Um rosto de saudades se repetindo nos outros.
quarta-feira, janeiro 06, 2010
buenos
apronto o sorriso fácil.
tema corriqueiro dos dias.
a novidade abre as portas,
deixa o ar entrar nesses salões.
segunda-feira, janeiro 04, 2010
don't feel justified
suor no céu no qual eu cantei aquela música do caetano.
sete mil vezes.
os mesmos discos da paixão de tirar os cabelos,
um rumor no peito.
loucura e saudades.
A água passa e a areia fica no lugar
os cismos da ilha branca,
do estômago revirado e mofo.
na casa dela tudo desaba,
ela diz.
diz que nada disso valeu,
esforço vão de chegar à pátria.
culpa-me e eu a culpo.
temos medo e nos recolhemos nas ostras daquela praia.
eu espero que ela durma bem e que não seja injusta.

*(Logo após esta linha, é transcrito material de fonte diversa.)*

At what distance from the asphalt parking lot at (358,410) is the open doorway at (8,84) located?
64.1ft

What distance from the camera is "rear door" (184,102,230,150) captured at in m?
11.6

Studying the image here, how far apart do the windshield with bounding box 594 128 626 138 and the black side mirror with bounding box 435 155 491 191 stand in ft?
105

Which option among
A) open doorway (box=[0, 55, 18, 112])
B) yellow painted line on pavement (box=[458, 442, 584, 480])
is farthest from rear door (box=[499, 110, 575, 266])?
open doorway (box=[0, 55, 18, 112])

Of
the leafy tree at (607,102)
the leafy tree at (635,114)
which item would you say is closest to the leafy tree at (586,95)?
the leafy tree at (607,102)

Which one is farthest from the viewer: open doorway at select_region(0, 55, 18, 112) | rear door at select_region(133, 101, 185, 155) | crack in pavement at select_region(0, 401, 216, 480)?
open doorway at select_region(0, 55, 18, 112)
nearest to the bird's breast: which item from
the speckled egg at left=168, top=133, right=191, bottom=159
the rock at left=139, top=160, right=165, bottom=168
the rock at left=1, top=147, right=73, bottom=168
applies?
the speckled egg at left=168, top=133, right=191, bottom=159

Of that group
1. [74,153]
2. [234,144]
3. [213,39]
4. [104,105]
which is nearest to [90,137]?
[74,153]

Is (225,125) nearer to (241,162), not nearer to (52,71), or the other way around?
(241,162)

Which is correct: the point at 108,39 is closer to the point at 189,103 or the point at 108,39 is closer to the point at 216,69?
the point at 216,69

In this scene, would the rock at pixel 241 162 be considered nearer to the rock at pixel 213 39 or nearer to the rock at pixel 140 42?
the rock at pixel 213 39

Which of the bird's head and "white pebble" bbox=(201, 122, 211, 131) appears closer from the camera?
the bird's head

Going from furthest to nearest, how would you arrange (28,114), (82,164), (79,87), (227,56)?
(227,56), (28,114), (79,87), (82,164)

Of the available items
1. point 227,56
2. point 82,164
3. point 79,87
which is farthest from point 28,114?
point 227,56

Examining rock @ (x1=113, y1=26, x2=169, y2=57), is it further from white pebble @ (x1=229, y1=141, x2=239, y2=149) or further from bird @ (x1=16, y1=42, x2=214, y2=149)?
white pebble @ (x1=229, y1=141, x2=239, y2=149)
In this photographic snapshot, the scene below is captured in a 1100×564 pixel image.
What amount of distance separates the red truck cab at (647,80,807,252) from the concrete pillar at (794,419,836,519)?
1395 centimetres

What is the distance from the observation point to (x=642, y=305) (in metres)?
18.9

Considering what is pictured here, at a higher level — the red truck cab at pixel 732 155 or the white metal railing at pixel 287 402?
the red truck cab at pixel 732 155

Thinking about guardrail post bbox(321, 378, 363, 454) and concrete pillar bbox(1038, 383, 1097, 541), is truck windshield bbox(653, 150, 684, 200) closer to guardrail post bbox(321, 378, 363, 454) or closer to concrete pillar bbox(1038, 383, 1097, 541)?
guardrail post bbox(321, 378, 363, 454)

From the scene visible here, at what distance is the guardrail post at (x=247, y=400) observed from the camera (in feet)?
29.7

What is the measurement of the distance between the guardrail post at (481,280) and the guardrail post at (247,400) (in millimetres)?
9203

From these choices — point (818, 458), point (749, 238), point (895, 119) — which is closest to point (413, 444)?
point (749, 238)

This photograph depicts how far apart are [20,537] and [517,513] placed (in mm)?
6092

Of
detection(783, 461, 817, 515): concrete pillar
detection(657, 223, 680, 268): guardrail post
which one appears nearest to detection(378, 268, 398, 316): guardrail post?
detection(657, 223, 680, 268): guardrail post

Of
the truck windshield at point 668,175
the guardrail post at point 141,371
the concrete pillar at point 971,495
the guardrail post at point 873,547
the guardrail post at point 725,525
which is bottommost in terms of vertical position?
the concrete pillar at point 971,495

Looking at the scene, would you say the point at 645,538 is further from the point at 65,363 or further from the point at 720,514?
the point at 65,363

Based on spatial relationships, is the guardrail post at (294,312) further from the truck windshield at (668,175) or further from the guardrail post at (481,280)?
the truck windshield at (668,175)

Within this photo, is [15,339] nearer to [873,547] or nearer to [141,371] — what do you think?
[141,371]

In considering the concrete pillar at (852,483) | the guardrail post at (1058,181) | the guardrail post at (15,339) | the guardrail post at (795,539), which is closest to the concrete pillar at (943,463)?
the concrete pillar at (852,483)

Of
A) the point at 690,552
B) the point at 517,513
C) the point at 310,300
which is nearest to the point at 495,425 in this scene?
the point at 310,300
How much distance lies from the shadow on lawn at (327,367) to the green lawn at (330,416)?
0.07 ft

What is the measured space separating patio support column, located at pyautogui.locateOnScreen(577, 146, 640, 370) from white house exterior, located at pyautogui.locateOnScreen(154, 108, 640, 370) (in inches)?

que o cansaço maior que o medo.
eu espero que pan me deixe,
quero os olhos abertos só para os pés deitados descalços,
sem os sapatos da morte de andrade.
acima de tudo a quero.
e com as palavras erradas e os gestos contraditos embalo seu sono difícil.
pensar
a carta a se fechar entre seus dedos.
na memória futura um recado que voa distâncias,
cruza países,
e faz o que ninguém dessa família tem a ambição de fazer:
te encontra.
a carta indelével ao sabor das índias,
temperaturas quentes do sul,
hábitos escassos e rosados dos suecos.
nela te escrevo dos nossos males,
doenças e dias e dias.
nela tem medo e perseverar.
há saudade,
desse ser morno e espectral que sempre se vai.